The Longing

Slender young woman in a dress white and romantic like an orchid.

She holds herself small, close, despite her long brown sugar limbs.

Her shoes and her purse, her softness and her scent are pricy, but not impossible.

Next to the girls waiting tables, eyes searching to satisfy, hair a sweet frazzle, coming undone,

What is she to the clever food critic watching her leave the room?

Her femininity seems careful, her self still more her own than a warm mother’s soul would be.

Perhaps she seems like all things womanly yet with no obligations.

He closes the cap on his pen with a crisp snap,

Long moments after she has left only her perfume to remind us of her.

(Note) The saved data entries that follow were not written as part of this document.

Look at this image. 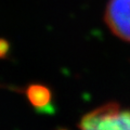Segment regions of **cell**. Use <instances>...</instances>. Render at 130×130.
Segmentation results:
<instances>
[{
    "label": "cell",
    "instance_id": "obj_1",
    "mask_svg": "<svg viewBox=\"0 0 130 130\" xmlns=\"http://www.w3.org/2000/svg\"><path fill=\"white\" fill-rule=\"evenodd\" d=\"M80 130H130V108L108 102L91 109L81 117Z\"/></svg>",
    "mask_w": 130,
    "mask_h": 130
},
{
    "label": "cell",
    "instance_id": "obj_2",
    "mask_svg": "<svg viewBox=\"0 0 130 130\" xmlns=\"http://www.w3.org/2000/svg\"><path fill=\"white\" fill-rule=\"evenodd\" d=\"M104 22L114 36L130 42V0H108Z\"/></svg>",
    "mask_w": 130,
    "mask_h": 130
},
{
    "label": "cell",
    "instance_id": "obj_3",
    "mask_svg": "<svg viewBox=\"0 0 130 130\" xmlns=\"http://www.w3.org/2000/svg\"><path fill=\"white\" fill-rule=\"evenodd\" d=\"M25 94L28 102L38 113L53 112V95L51 89L42 84L28 85Z\"/></svg>",
    "mask_w": 130,
    "mask_h": 130
},
{
    "label": "cell",
    "instance_id": "obj_4",
    "mask_svg": "<svg viewBox=\"0 0 130 130\" xmlns=\"http://www.w3.org/2000/svg\"><path fill=\"white\" fill-rule=\"evenodd\" d=\"M10 51V43L6 39L0 38V59H6Z\"/></svg>",
    "mask_w": 130,
    "mask_h": 130
},
{
    "label": "cell",
    "instance_id": "obj_5",
    "mask_svg": "<svg viewBox=\"0 0 130 130\" xmlns=\"http://www.w3.org/2000/svg\"><path fill=\"white\" fill-rule=\"evenodd\" d=\"M62 130H64V129H62Z\"/></svg>",
    "mask_w": 130,
    "mask_h": 130
}]
</instances>
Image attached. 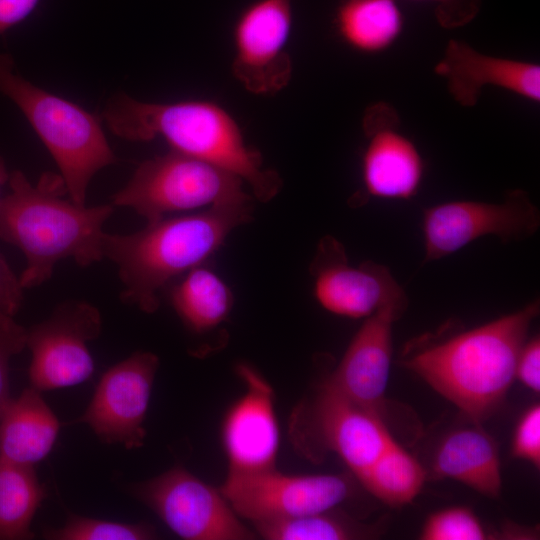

His thoughts are his own and only I imagine they are of her.

Still, with a girl who carries her whole life in a big elegant purse on her ribs,

A man must think it would be easy, light.

He’d just move on after, simple, carrying merely his own weight into tomorrow.


The gulls are bright and quick, taking high to the sky. 

This great, long band of sugary earth,

The broad, splashing meadow of water –

They make of us very small things, you and I.

We pause, sun-blinded, for a moment lost.

Heedless of our bewilderment, the tide unfolds on the sand,

Tossing up shells of pink and strands of kale green.


Then you call out to me to come and play,

Two pale hands making a steeple over your green eyes.

And because you are older and wiser

And more knitted to the world by the magic of hours,

And because I know you will not lead me too far away,

I come along to join you.

One hot, crunchy step at a time, we close the gap.

Warm fingers curl together and another adventure begins.